◆ **Exercise brief**:
Pictures are to be left out, and every entry repeated exactly.

Start of The data

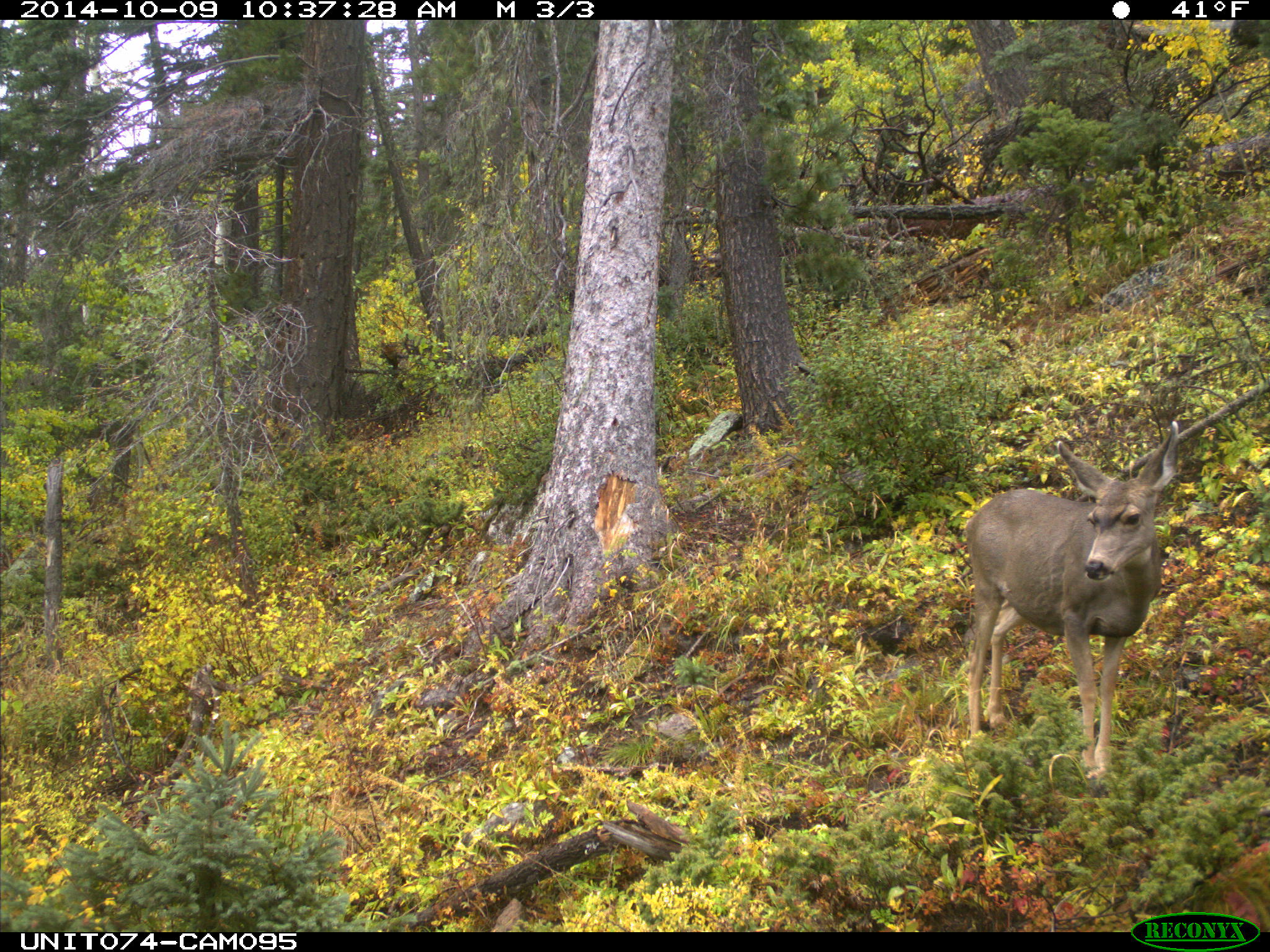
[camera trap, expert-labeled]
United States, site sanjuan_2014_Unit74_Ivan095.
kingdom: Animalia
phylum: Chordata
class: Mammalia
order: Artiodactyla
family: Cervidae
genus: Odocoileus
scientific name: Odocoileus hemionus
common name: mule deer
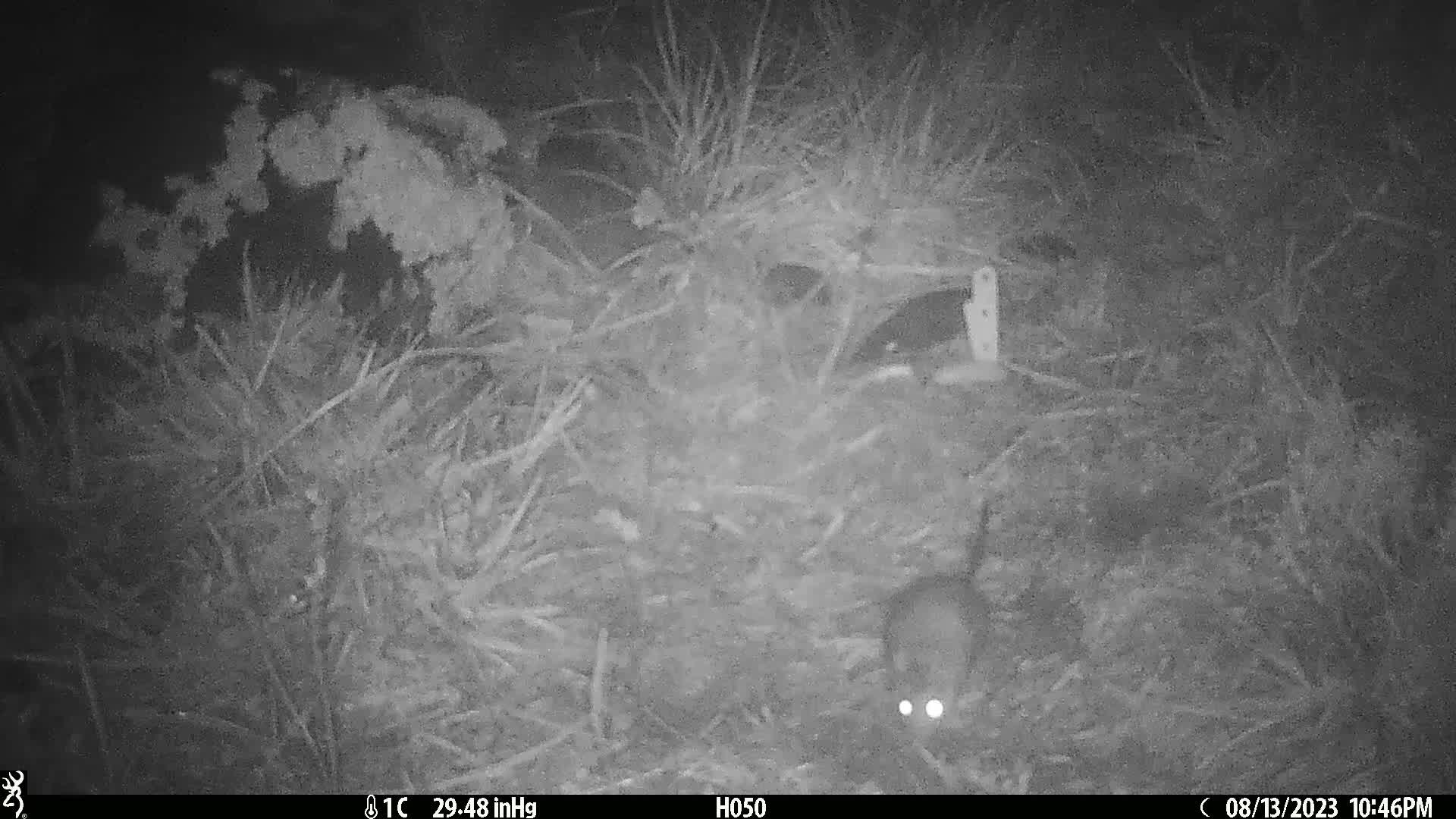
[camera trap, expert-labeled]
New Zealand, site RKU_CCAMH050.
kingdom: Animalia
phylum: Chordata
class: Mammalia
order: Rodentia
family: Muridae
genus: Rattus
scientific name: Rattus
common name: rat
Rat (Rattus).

End of The data

◆ **Answer to this task**:
[camera trap, expert-labeled]
United States, site sanjuan_2014_Unit74_Ivan095.
kingdom: Animalia
phylum: Chordata
class: Mammalia
order: Artiodactyla
family: Cervidae
genus: Odocoileus
scientific name: Odocoileus hemionus
common name: mule deer
[camera trap, expert-labeled]
New Zealand, site RKU_CCAMH050.
kingdom: Animalia
phylum: Chordata
class: Mammalia
order: Rodentia
family: Muridae
genus: Rattus
scientific name: Rattus
common name: rat
Rat (Rattus).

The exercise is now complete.